At first, Lucy did not know whether to laugh or scream at his self-absorption. Instead, she said nothing, her face frozen in ambivalence.

More surprising was the question she asked herself in the next second. Would that be so terrible?

Lucy would never love Duncan again the way she had before he’d broken her heart. The power he’d held was long gone. Rather than being a detriment to marriage, though, this would be an asset.

There was no depth to Duncan that she would need to plumb, no secrets, no sordid history. Marriage with him would be simple and uncomplicated.

In fact, if Lucy suspected that she could ever fall back in love with him, she would never consider marriage.

Giving a man your heart meant giving him the power to hurt you.

The ache in Lucy’s chest at Thorne’s ambivalence this afternoon was still throbbing in her chest. Why carry such pain?

“I do not love you anymore,” she told him without rancor.

Taking no umbrage, Duncan merely nodded. “I expect not after what I did.”

“I am not, as you said,” Lucy continued, “unnatural in my urges nor powerless to my desires.”

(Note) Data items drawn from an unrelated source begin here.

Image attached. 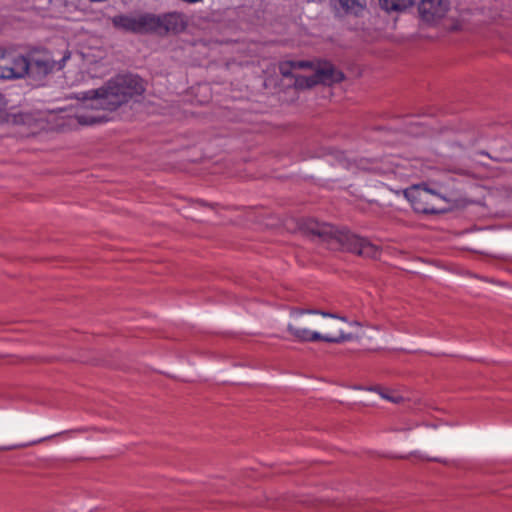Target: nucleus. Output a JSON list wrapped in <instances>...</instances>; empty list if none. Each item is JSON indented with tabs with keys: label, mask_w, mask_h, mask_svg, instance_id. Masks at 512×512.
<instances>
[{
	"label": "nucleus",
	"mask_w": 512,
	"mask_h": 512,
	"mask_svg": "<svg viewBox=\"0 0 512 512\" xmlns=\"http://www.w3.org/2000/svg\"><path fill=\"white\" fill-rule=\"evenodd\" d=\"M28 66L23 55L0 51V79L23 78L28 75Z\"/></svg>",
	"instance_id": "obj_8"
},
{
	"label": "nucleus",
	"mask_w": 512,
	"mask_h": 512,
	"mask_svg": "<svg viewBox=\"0 0 512 512\" xmlns=\"http://www.w3.org/2000/svg\"><path fill=\"white\" fill-rule=\"evenodd\" d=\"M325 313L324 311L317 310V313L315 315L314 321L312 324V334L310 335L309 343H316L322 341V334L323 333V327H324V320H325Z\"/></svg>",
	"instance_id": "obj_13"
},
{
	"label": "nucleus",
	"mask_w": 512,
	"mask_h": 512,
	"mask_svg": "<svg viewBox=\"0 0 512 512\" xmlns=\"http://www.w3.org/2000/svg\"><path fill=\"white\" fill-rule=\"evenodd\" d=\"M112 25L133 34H150L154 22L153 13L120 14L111 18Z\"/></svg>",
	"instance_id": "obj_7"
},
{
	"label": "nucleus",
	"mask_w": 512,
	"mask_h": 512,
	"mask_svg": "<svg viewBox=\"0 0 512 512\" xmlns=\"http://www.w3.org/2000/svg\"><path fill=\"white\" fill-rule=\"evenodd\" d=\"M313 76L316 84L322 83L326 85L340 82L344 78L343 73L336 70L330 62L319 63Z\"/></svg>",
	"instance_id": "obj_11"
},
{
	"label": "nucleus",
	"mask_w": 512,
	"mask_h": 512,
	"mask_svg": "<svg viewBox=\"0 0 512 512\" xmlns=\"http://www.w3.org/2000/svg\"><path fill=\"white\" fill-rule=\"evenodd\" d=\"M432 438L433 439H437L438 438V435L436 433H434V435H432Z\"/></svg>",
	"instance_id": "obj_23"
},
{
	"label": "nucleus",
	"mask_w": 512,
	"mask_h": 512,
	"mask_svg": "<svg viewBox=\"0 0 512 512\" xmlns=\"http://www.w3.org/2000/svg\"><path fill=\"white\" fill-rule=\"evenodd\" d=\"M154 22L152 33L158 34L180 33L187 26L186 17L179 12H170L163 15L154 14Z\"/></svg>",
	"instance_id": "obj_9"
},
{
	"label": "nucleus",
	"mask_w": 512,
	"mask_h": 512,
	"mask_svg": "<svg viewBox=\"0 0 512 512\" xmlns=\"http://www.w3.org/2000/svg\"><path fill=\"white\" fill-rule=\"evenodd\" d=\"M318 309L292 307L289 309L286 331L298 342L309 343L312 324Z\"/></svg>",
	"instance_id": "obj_5"
},
{
	"label": "nucleus",
	"mask_w": 512,
	"mask_h": 512,
	"mask_svg": "<svg viewBox=\"0 0 512 512\" xmlns=\"http://www.w3.org/2000/svg\"><path fill=\"white\" fill-rule=\"evenodd\" d=\"M405 197L418 213L437 214L446 210L448 199L427 188L425 185H416L404 191Z\"/></svg>",
	"instance_id": "obj_4"
},
{
	"label": "nucleus",
	"mask_w": 512,
	"mask_h": 512,
	"mask_svg": "<svg viewBox=\"0 0 512 512\" xmlns=\"http://www.w3.org/2000/svg\"><path fill=\"white\" fill-rule=\"evenodd\" d=\"M284 226L289 231H300L307 236L317 237L331 248H341L366 259L379 260L381 256V247L369 239L348 230H340L329 223L318 222L311 218L289 219L286 220Z\"/></svg>",
	"instance_id": "obj_1"
},
{
	"label": "nucleus",
	"mask_w": 512,
	"mask_h": 512,
	"mask_svg": "<svg viewBox=\"0 0 512 512\" xmlns=\"http://www.w3.org/2000/svg\"><path fill=\"white\" fill-rule=\"evenodd\" d=\"M295 69L312 68L313 64L309 61H293Z\"/></svg>",
	"instance_id": "obj_20"
},
{
	"label": "nucleus",
	"mask_w": 512,
	"mask_h": 512,
	"mask_svg": "<svg viewBox=\"0 0 512 512\" xmlns=\"http://www.w3.org/2000/svg\"><path fill=\"white\" fill-rule=\"evenodd\" d=\"M146 82L134 74L116 75L102 87L87 92L84 107L92 110L115 111L130 100H137L146 91Z\"/></svg>",
	"instance_id": "obj_2"
},
{
	"label": "nucleus",
	"mask_w": 512,
	"mask_h": 512,
	"mask_svg": "<svg viewBox=\"0 0 512 512\" xmlns=\"http://www.w3.org/2000/svg\"><path fill=\"white\" fill-rule=\"evenodd\" d=\"M382 9L387 12H401L411 7L414 0H378Z\"/></svg>",
	"instance_id": "obj_14"
},
{
	"label": "nucleus",
	"mask_w": 512,
	"mask_h": 512,
	"mask_svg": "<svg viewBox=\"0 0 512 512\" xmlns=\"http://www.w3.org/2000/svg\"><path fill=\"white\" fill-rule=\"evenodd\" d=\"M427 460L440 462V459H438V458H427Z\"/></svg>",
	"instance_id": "obj_22"
},
{
	"label": "nucleus",
	"mask_w": 512,
	"mask_h": 512,
	"mask_svg": "<svg viewBox=\"0 0 512 512\" xmlns=\"http://www.w3.org/2000/svg\"><path fill=\"white\" fill-rule=\"evenodd\" d=\"M293 69H295L293 61H285V62L280 63V65H279L280 73L284 77L293 76L292 75Z\"/></svg>",
	"instance_id": "obj_18"
},
{
	"label": "nucleus",
	"mask_w": 512,
	"mask_h": 512,
	"mask_svg": "<svg viewBox=\"0 0 512 512\" xmlns=\"http://www.w3.org/2000/svg\"><path fill=\"white\" fill-rule=\"evenodd\" d=\"M76 119L79 124L82 125H91L95 123H100L107 120V117L104 114H86L81 113L77 114Z\"/></svg>",
	"instance_id": "obj_15"
},
{
	"label": "nucleus",
	"mask_w": 512,
	"mask_h": 512,
	"mask_svg": "<svg viewBox=\"0 0 512 512\" xmlns=\"http://www.w3.org/2000/svg\"><path fill=\"white\" fill-rule=\"evenodd\" d=\"M449 10V0H420L418 4L420 18L430 24L442 20Z\"/></svg>",
	"instance_id": "obj_10"
},
{
	"label": "nucleus",
	"mask_w": 512,
	"mask_h": 512,
	"mask_svg": "<svg viewBox=\"0 0 512 512\" xmlns=\"http://www.w3.org/2000/svg\"><path fill=\"white\" fill-rule=\"evenodd\" d=\"M295 77V82H294V86L297 88V89H305V88H311L316 84L315 82V79H314V76H294Z\"/></svg>",
	"instance_id": "obj_17"
},
{
	"label": "nucleus",
	"mask_w": 512,
	"mask_h": 512,
	"mask_svg": "<svg viewBox=\"0 0 512 512\" xmlns=\"http://www.w3.org/2000/svg\"><path fill=\"white\" fill-rule=\"evenodd\" d=\"M71 52L66 50L60 61H56L47 50H33L26 57L28 63V75L42 78L55 70H61L70 59Z\"/></svg>",
	"instance_id": "obj_6"
},
{
	"label": "nucleus",
	"mask_w": 512,
	"mask_h": 512,
	"mask_svg": "<svg viewBox=\"0 0 512 512\" xmlns=\"http://www.w3.org/2000/svg\"><path fill=\"white\" fill-rule=\"evenodd\" d=\"M412 428H413V425H405V426L395 427V428H393V430L397 431V432H405V431L412 430Z\"/></svg>",
	"instance_id": "obj_21"
},
{
	"label": "nucleus",
	"mask_w": 512,
	"mask_h": 512,
	"mask_svg": "<svg viewBox=\"0 0 512 512\" xmlns=\"http://www.w3.org/2000/svg\"><path fill=\"white\" fill-rule=\"evenodd\" d=\"M366 0H337L335 7L338 16H361L366 9Z\"/></svg>",
	"instance_id": "obj_12"
},
{
	"label": "nucleus",
	"mask_w": 512,
	"mask_h": 512,
	"mask_svg": "<svg viewBox=\"0 0 512 512\" xmlns=\"http://www.w3.org/2000/svg\"><path fill=\"white\" fill-rule=\"evenodd\" d=\"M52 437L53 436H49V437H45V438H42V439L34 440L32 442H29V443H23V444L14 445V446H1L0 447V451H7V450H11V449H16V448H24V447H27V446H30V445L38 444V443H40L42 441H45L47 439H50Z\"/></svg>",
	"instance_id": "obj_19"
},
{
	"label": "nucleus",
	"mask_w": 512,
	"mask_h": 512,
	"mask_svg": "<svg viewBox=\"0 0 512 512\" xmlns=\"http://www.w3.org/2000/svg\"><path fill=\"white\" fill-rule=\"evenodd\" d=\"M322 341L325 343H344L361 338L359 331L361 324L357 321H349L332 313H325Z\"/></svg>",
	"instance_id": "obj_3"
},
{
	"label": "nucleus",
	"mask_w": 512,
	"mask_h": 512,
	"mask_svg": "<svg viewBox=\"0 0 512 512\" xmlns=\"http://www.w3.org/2000/svg\"><path fill=\"white\" fill-rule=\"evenodd\" d=\"M372 390L378 392V394L383 399H386L395 404H400V403L404 402V400H405V398L401 394H399L395 391L383 390L380 388H373Z\"/></svg>",
	"instance_id": "obj_16"
}]
</instances>
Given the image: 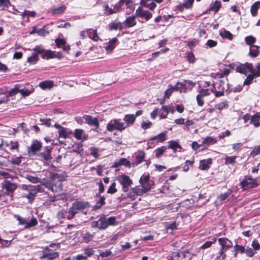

Apple-shaped splotches of red appeared beneath Duncan’s cheekbones. “It’s not just my word. The Guardians say...”

Lucy finished the last of her lager and set the glass down on the table a little too hard. Quinlavin looked over from his hushed conversation with the barkeep, and Duncan’s flush deepened.

“Never again quote the Guardians’ assertions to me,” Lucy said through gritted teeth.

His mouth opened, then closed. After a moment, Duncan took a sip of his beer, then shuddered at the taste.

“The leaders of the Guardians, they are men of high station. We do business with them,” Duncan said. “That cannot change.”

Lucy shrugged. “I will take their money. I am simply sick of their words. Do not repeat them to me and we shall get on famously.”

Eyes narrowing, Duncan pushed his glass away, no longer pretending enjoyment. “Does that mean you will do it? You will marry me?”

Arms crossed, Lucy met Duncan’s stare with a bold one of her own.

“That means you may fetch me another pint, please,” she said.

“Excellent. I’ll buy you as many pints as you wish, if you’ll just hear me out. We have much to discuss,” Duncan said, his smile suddenly bright.

Lucy just shook her head at his back as he made his way to the bar. She’d listen to Duncan for as long as he was buying, but doubted any argument he could concoct would convince her to trust him again.

A heart could only break so many times before it lost its original purpose.